Goal: Quote verbatim the stretch of the material from the line containing "How large is" through the line containing "the point at 613,519, the", with both of those lines included.

Excerpt from a dataset:
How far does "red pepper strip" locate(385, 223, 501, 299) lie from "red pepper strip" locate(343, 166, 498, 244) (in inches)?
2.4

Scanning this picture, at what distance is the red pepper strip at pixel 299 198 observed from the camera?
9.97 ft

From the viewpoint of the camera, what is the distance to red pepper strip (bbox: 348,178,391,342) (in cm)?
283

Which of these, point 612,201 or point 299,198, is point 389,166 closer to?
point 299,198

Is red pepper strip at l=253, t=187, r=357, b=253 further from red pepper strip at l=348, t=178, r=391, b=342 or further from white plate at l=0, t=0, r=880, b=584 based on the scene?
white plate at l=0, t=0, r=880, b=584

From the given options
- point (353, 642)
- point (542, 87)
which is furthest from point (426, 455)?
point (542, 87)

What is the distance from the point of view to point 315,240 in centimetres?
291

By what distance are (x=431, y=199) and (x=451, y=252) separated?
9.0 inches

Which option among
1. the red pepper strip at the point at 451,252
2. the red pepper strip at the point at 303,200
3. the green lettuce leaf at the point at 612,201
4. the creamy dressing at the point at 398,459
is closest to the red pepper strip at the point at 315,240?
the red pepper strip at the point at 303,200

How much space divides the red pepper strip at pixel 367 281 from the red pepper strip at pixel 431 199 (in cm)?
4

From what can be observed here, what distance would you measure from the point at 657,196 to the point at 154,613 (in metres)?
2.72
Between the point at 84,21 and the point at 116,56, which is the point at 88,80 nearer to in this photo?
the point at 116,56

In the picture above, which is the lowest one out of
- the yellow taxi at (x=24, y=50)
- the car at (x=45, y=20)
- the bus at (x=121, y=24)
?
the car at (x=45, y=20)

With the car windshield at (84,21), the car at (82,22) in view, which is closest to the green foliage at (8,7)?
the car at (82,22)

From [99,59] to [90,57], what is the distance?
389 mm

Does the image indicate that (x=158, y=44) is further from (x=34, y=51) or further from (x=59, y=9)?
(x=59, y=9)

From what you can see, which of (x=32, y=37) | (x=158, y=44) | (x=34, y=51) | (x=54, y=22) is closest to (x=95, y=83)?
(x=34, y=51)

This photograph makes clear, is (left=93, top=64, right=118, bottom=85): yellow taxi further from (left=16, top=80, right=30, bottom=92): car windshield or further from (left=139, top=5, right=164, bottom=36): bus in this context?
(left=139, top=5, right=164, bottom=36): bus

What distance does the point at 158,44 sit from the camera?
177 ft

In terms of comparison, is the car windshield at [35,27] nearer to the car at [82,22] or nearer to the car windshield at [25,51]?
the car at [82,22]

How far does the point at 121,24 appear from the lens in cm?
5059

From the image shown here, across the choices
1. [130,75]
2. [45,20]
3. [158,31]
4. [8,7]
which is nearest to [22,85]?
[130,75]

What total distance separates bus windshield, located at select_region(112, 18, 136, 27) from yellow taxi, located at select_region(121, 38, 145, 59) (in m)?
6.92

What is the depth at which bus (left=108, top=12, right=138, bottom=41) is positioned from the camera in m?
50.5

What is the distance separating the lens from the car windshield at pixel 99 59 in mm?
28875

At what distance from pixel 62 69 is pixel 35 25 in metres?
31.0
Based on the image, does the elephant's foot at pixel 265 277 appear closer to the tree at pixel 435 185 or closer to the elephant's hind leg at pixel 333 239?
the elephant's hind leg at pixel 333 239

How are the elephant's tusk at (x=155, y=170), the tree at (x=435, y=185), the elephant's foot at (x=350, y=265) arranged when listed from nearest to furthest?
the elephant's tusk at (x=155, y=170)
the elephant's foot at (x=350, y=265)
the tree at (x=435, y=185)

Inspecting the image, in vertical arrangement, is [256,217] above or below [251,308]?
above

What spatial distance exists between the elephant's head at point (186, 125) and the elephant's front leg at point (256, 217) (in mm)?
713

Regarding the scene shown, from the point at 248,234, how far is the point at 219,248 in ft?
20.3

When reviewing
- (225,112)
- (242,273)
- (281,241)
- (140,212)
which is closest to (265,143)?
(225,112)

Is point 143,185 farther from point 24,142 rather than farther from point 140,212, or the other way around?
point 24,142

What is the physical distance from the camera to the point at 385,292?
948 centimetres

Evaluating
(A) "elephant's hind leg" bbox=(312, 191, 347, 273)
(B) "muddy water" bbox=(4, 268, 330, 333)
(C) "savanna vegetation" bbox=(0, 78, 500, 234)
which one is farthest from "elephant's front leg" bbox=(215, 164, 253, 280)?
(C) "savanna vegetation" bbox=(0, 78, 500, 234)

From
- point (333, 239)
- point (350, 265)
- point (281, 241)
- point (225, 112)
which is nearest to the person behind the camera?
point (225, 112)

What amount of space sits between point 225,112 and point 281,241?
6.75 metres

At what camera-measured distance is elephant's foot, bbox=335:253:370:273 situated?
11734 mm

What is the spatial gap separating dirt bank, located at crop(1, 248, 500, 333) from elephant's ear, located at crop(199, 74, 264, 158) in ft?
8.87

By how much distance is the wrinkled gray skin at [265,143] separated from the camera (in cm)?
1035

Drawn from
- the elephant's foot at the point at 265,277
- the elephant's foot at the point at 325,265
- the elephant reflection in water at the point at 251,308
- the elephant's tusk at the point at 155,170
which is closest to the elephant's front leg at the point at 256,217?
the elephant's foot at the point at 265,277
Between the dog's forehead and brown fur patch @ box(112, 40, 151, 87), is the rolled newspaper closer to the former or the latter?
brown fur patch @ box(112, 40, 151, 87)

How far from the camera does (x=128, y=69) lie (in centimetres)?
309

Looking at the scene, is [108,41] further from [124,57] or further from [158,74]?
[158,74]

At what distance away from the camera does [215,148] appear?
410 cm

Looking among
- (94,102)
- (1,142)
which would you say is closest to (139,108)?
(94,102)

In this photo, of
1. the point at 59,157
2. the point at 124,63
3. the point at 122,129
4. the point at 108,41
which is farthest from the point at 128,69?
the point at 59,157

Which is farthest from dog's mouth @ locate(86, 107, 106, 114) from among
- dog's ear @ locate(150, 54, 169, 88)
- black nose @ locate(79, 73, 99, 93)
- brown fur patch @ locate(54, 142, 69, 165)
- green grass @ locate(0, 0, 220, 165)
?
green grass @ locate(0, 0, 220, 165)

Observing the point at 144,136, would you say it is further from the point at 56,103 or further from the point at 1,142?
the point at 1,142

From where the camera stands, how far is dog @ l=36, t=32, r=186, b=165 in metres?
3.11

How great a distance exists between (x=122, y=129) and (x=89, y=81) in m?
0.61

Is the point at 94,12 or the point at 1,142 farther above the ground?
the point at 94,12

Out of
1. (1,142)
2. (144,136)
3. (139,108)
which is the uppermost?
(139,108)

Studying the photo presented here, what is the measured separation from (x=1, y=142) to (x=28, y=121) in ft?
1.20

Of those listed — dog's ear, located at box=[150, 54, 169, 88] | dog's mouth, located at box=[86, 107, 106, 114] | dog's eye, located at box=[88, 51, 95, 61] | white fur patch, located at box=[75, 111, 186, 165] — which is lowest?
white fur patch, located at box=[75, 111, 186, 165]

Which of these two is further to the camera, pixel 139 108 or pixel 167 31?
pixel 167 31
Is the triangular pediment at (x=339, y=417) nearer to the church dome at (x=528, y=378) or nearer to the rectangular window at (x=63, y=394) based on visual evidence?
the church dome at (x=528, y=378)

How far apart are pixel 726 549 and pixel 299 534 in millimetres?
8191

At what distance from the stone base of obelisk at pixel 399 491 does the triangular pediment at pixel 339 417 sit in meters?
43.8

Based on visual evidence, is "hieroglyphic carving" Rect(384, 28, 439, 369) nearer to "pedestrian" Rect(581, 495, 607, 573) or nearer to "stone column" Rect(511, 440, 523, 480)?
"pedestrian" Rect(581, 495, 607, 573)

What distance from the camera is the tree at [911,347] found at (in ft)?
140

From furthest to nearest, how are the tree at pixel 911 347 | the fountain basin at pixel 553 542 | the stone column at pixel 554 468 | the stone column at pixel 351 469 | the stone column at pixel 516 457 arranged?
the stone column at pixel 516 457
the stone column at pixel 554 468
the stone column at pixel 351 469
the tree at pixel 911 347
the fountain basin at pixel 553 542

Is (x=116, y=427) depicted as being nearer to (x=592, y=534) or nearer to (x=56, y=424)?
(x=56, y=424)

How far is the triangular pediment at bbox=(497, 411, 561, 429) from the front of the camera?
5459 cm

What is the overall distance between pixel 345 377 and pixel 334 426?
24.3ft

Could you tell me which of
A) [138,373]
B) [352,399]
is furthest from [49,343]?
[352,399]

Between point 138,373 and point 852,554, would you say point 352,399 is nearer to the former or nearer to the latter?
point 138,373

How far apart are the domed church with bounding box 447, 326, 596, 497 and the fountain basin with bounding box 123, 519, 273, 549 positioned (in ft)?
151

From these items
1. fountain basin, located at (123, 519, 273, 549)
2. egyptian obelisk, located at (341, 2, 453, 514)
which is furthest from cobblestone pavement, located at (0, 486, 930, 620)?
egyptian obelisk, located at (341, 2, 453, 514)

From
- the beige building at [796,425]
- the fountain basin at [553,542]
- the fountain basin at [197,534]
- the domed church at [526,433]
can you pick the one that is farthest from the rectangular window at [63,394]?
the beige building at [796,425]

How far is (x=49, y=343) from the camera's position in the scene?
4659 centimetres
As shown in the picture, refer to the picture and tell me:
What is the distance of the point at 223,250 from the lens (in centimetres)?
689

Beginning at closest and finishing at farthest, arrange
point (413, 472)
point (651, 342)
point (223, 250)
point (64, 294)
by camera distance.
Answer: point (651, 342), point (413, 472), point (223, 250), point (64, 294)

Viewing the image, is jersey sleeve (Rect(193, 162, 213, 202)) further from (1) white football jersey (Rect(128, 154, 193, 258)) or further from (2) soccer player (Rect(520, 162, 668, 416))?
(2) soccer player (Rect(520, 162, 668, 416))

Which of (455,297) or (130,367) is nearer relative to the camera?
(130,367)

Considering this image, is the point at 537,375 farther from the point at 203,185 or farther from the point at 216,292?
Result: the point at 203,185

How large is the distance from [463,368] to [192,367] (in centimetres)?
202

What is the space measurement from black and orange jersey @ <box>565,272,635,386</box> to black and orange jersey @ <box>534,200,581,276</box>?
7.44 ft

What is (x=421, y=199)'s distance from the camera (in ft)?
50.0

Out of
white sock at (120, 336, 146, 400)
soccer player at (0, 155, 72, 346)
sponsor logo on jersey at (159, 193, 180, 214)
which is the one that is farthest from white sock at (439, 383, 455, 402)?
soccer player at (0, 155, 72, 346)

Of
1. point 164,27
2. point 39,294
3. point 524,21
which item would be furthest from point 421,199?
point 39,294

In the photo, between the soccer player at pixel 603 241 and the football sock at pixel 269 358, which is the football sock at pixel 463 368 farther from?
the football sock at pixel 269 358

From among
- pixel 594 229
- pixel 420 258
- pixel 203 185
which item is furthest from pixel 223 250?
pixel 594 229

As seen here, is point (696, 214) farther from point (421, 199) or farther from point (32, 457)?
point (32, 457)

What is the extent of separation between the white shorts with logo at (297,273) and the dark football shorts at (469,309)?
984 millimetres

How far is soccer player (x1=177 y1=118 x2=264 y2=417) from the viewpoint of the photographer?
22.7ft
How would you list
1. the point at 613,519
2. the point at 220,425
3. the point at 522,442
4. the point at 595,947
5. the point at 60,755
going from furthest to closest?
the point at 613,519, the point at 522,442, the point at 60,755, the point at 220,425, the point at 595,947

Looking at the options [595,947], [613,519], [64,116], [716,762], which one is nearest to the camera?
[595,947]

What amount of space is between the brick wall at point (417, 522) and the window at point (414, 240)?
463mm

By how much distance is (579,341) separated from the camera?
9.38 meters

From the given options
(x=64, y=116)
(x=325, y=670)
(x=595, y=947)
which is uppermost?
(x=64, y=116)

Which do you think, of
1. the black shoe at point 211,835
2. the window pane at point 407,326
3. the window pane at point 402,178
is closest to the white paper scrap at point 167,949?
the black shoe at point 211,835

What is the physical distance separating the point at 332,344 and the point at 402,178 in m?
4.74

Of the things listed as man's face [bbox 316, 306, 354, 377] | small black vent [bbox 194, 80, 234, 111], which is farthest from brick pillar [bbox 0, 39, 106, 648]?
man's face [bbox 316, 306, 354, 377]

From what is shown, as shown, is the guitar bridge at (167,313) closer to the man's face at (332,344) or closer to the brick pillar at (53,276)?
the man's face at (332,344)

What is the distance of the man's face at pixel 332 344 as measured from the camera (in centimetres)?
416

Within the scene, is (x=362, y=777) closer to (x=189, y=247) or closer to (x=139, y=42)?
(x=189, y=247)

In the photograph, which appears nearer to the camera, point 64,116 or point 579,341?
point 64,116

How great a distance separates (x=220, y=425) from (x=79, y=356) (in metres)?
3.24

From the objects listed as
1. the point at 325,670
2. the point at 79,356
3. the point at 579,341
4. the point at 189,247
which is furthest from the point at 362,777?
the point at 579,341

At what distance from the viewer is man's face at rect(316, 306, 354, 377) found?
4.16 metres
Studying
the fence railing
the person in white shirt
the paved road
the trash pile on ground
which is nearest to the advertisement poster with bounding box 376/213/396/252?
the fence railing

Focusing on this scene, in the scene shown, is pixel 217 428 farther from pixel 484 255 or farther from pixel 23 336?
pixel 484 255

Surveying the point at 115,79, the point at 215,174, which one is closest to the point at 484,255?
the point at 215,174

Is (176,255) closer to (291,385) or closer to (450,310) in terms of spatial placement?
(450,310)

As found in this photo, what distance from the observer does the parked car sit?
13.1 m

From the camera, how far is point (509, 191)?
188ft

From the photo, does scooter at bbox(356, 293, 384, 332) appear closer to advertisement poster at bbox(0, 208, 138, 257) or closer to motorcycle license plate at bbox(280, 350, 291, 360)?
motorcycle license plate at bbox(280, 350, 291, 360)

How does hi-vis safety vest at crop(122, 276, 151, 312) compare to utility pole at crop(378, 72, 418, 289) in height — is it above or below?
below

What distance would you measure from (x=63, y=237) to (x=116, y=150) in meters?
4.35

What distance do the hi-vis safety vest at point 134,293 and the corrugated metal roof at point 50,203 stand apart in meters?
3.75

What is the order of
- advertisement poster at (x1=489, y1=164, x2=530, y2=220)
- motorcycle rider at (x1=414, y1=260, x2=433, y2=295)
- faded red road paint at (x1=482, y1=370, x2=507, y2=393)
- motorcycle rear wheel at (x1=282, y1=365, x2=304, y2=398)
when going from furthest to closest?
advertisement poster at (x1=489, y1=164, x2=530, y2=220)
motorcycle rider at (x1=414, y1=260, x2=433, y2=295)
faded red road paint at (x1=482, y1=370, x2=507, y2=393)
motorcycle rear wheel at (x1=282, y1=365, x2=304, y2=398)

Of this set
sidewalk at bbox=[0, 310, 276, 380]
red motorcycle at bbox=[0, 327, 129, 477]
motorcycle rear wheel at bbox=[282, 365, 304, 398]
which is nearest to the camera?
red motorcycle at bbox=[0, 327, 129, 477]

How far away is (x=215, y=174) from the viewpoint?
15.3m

The result:
How large is the distance from [463,368] to [192,367] (in centimetres)?
202

What is the space measurement from black and orange jersey @ <box>565,272,635,386</box> to black and orange jersey @ <box>534,200,581,276</box>?
7.44 ft

What is (x=421, y=199)'s distance from the camera (in ft)?
50.0

Out of
white sock at (120, 336, 146, 400)
soccer player at (0, 155, 72, 346)
sponsor logo on jersey at (159, 193, 180, 214)
which is the one that is farthest from white sock at (439, 383, 455, 402)?
soccer player at (0, 155, 72, 346)

Of
1. point 164,27
2. point 39,294
3. point 524,21
which item would be furthest from point 421,199?
point 39,294

In the photo, between the soccer player at pixel 603 241 and the football sock at pixel 269 358, which is the football sock at pixel 463 368 farther from?
the football sock at pixel 269 358

From among
- pixel 594 229
- pixel 420 258
- pixel 203 185
which item is furthest from pixel 223 250?
pixel 594 229

As seen here, is point (696, 214) farther from point (421, 199) or farther from point (32, 457)?
point (32, 457)

What is the extent of separation between the white shorts with logo at (297,273) and the dark football shorts at (469,309)?
984 millimetres

How far is soccer player (x1=177 y1=118 x2=264 y2=417) from the viewpoint of the photographer?
22.7ft
How would you list
1. the point at 613,519
2. the point at 220,425
3. the point at 522,442
4. the point at 595,947
5. the point at 60,755
going from furthest to closest?
the point at 613,519, the point at 522,442, the point at 60,755, the point at 220,425, the point at 595,947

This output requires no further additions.